In the world of search engines and data retrieval, achieving high accuracy and relevance in the results is a constant challenge. One of the techniques used to improve search results is Fuzzy Search.

This blog post will delve into the concept of fuzzy search, its implementation using the Levenshtein Distance, and how to test its effectiveness.

Understanding Fuzzy Search

Fuzzy search is a powerful tool for finding approximate matches in a dataset.
It’s particularly useful when dealing with human language, where small typos or variations in spelling can make exact matching impractical.

Understanding the Levenshtein Distance

The Levenshtein distance, named after Vladimir Levenshtein, is a measure of the difference between two strings,
It’s defined as the minimum number of single-character edits (insertions, deletions, or substitutions) required to change one string into the other.

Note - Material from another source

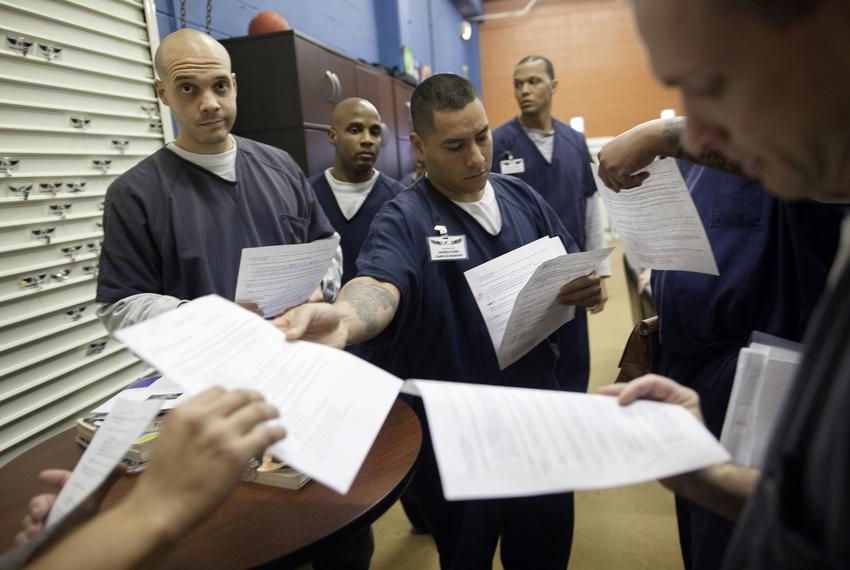 An inmate returns tests to his peers during a break from class. Inmates are regularly tested as a part of their academic bus…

Fuzzy Search Utilizing Levenshtein Distance

Fuzzy search becomes more powerful and flexible when combined with the Levenshtein distance. When performing a fuzzy search using the Levenshtein distance, we can specify a threshold of how “fuzzy” our search can be.

For instance, with a Levenshtein distance of 1, we can find all words in our dataset that can be obtained by changing the original word with at most one single-character edit.

Testing Fuzzy Search with a Sample

Sample 01: Fuzzy search for a dataset  Composed of Single Words

Imagine we have a list of words: “brush,” “blush,” “crush,” “brash,” “bush,” “rush,” and “brunch.”

Now, let’s say we’re looking for the word “brush” using a fuzzy search, which means we’re okay with small changes in spelling.

We set a rule that allows only one change in the word we’re searching for, like replacing a letter, adding a letter, or removing a letter. This rule is called the Levenshtein distance of 1.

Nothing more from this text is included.